Asif Ahmad | Out of one spice mix – many curries
In May, 175 years ago, Jamaica changed forever. The ship Blundell Hunter completed its voyage from Kolkata, India. On board were 227 adults and 33 children. All of them came from what was then British India. It is perhaps fitting that this 175th anniversary is marked at a time when my counterpart in London, Seth Ramocan, the Jamaican high commissioner, and I can both claim Indian subcontinental heritage.
In our world today, the practice of transporting indentured workers, children, and even people tricked on board would be called human trafficking. Some were lured by the prospect of escaping abject poverty at home. Others believed that the terms of the contract they had signed would be respected.
There were those, especially women and girls, who were not even told that in leaving their home they were committing to a journey of no return. Up to 1917, some 36,000 people had come to Jamaica, and less than half went home once they had worked their way out of their contracts on plantations. Many chose to stay because they had written letters depicting a fictitious life of prosperity, hiding the reality of misery.
Over time, the culture, religion, and lives of the Indian migrants fused into the melting pot of Jamaica that already had Taino, African, and European ingredients and a concurrent Chinese influence. Jamaica’s curry goat and chicken, known as goat or chicken curry by Britons and as neither by Indians, is a tasty and tangible example of the fusion. Forgive the snooty diversion, but the reason why Indians don’t use the term curry in their own language is because every dish has its own special name and unique combination of spices.
In Jamaica, it is out of one spice mix: many curries.
With the waves of Indians came the change in the flora and fauna of Jamaica. Bombay, No 11, Hairy, Julie, they all hail from India.
Some special herbs found their way here too: ganja …
Although banned by the plantation owners, religious practices of Hindus and Muslims lived in hearts and minds and were kept alive in the family life of each generation. Some customs have been adopted as part of Christian community practices in Jamaica. Look at a photo of a Hindu sadhu and then a Rastaman.
The connection is clear. Leonard Howell, one of the founders of Rastafarianism changed his name to Gangun Guru Maragh. Admire again the crowning glory of Lisa Hanna and Toni Ann-Singh, world-beating mixture of Jamaican and Indian parentage.
The mongooses in Jamaica take a look at me and think, “Hey bro! They got you, too! Wait until they set your tail on fire!”

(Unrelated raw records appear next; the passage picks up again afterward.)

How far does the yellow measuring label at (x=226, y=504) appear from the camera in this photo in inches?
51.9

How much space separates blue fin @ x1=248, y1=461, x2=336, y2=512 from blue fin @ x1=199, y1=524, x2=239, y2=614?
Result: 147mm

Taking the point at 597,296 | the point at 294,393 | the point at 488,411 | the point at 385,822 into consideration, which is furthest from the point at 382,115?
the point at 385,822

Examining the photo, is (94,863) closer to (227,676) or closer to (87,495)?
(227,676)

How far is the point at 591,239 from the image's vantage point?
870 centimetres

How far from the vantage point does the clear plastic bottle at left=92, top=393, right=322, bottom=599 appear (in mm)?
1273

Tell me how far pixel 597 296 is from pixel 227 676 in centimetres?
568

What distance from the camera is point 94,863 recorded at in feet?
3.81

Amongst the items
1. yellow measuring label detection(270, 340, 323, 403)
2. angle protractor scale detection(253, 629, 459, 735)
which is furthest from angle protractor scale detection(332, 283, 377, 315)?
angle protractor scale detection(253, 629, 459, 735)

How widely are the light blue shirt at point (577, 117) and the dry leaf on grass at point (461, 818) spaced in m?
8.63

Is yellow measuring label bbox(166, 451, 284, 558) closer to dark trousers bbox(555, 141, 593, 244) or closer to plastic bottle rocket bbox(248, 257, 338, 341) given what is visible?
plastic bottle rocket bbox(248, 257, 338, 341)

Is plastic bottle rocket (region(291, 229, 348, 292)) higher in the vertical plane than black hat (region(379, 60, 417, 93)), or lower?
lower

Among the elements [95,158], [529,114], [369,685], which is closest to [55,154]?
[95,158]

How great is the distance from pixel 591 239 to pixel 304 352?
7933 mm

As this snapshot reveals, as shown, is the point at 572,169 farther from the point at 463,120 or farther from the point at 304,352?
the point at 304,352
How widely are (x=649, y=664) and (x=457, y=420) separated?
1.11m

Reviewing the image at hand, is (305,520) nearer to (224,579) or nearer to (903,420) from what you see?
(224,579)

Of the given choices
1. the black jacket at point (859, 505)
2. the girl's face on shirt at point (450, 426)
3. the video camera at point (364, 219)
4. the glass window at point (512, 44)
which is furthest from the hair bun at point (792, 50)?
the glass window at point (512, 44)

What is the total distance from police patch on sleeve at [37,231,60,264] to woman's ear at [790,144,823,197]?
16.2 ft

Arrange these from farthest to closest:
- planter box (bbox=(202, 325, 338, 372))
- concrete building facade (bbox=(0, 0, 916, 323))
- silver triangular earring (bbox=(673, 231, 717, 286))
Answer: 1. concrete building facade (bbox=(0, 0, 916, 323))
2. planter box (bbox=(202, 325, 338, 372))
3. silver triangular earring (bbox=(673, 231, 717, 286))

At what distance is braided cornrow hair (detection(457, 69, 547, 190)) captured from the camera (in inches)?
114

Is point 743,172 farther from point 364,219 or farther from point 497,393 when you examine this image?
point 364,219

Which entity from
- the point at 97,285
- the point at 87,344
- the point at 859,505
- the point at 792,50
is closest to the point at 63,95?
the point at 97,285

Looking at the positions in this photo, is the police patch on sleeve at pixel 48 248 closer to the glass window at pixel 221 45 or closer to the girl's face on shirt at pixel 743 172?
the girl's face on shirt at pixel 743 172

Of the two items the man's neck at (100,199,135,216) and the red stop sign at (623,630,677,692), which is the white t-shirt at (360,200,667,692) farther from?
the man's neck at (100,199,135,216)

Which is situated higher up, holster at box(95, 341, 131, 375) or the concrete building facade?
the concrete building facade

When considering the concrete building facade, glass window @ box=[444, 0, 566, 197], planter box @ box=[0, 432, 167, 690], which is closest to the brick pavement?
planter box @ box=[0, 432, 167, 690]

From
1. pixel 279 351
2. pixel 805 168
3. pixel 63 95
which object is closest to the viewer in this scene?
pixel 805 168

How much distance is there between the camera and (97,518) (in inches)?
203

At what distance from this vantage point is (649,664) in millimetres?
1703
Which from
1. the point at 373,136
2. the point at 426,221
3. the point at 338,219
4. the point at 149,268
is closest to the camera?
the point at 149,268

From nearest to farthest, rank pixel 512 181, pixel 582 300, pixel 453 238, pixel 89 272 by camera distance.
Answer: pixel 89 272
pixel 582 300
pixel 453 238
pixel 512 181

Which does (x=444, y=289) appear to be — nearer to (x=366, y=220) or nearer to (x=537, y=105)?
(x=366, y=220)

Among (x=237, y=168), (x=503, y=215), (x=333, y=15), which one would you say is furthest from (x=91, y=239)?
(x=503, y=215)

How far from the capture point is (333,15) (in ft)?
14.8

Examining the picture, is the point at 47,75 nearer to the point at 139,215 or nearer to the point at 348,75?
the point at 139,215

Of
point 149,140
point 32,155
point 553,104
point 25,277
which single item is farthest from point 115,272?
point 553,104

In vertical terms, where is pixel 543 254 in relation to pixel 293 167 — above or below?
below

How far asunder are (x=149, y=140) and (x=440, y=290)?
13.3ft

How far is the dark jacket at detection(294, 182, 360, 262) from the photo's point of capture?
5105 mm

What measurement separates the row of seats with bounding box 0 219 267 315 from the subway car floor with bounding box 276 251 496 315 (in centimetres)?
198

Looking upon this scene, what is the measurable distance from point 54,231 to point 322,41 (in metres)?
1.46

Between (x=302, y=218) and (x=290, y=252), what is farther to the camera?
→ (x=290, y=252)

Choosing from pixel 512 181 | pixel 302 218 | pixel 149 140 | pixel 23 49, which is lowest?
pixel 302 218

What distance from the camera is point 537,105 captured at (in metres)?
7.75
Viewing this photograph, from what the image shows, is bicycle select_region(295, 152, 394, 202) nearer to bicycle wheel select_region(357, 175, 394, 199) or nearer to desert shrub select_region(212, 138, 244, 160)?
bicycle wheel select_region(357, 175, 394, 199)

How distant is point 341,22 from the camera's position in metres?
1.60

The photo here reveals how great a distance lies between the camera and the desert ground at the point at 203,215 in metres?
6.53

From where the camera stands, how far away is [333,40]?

In more recent times, there were different reasons for Indians, Pakistanis, and Bangladeshis coming to Jamaica. Others were island hoppers from as far away as Hong Kong and Singapore and from the Caribbean itself. Fear drove many in the 1940s as British colonisation ended in India.
Traders from an earlier wave of settlers in East Africa uprooted themselves once again and headed for the West Indies. With banking, insurance, accountancy came Indian professionals who found it hard to leave the Rock after their assignments ended. Doctors, pharmacists, and dentists used their own network to make their mark on Jamaica. It would not take long for DNA tests to prove that many prominent people in business and public life had Indian heritage.
When a nation like Jamaica takes the time to look at its history from different perspectives and embraces its inherent diversity, its people have a truer sense of who they are. Out of many, one people is a powerful statement of Jamaica’s identity. That allows exploration of stories that we hear from our elders. We can pore over old documents and letters.
Grainy photographs depict how families tried to look their best, perhaps knowing that we would be impressed decades later. On special days of celebrations, it is a source of reassurance to see young dancers in full Bollywood regalia go through very traditional moves.
To hear an all-black Jamaican dhol group drum out bhangra rhythms as though it were their very own African beat is a powerful expression of the common language of music. Perhaps only in Jamaica could entire communities and the law-enforcement officers chase after a prize goat along Camp Road in Kingston. Clearly, the goat was not as enthusiastic as the congregation of the mosque about Eid day.
Had the coronavirus not entered into our lives, there was a plan to make a big thing about the 175th anniversary this month.
My friend Nari Williams-Singh and his father came over to talk about different ways to bring out the story of Indians in Jamaica. Akshai Mansingh showed me original papers his parents had curated in support of the book Home Away From Home, which I draw upon often to connect what is evident in Jamaica today to the past.
We will find the right time in 2020 to celebrate with vibrant colours, music, spicy food, and the fellowship of communities that bind together as Jamaica.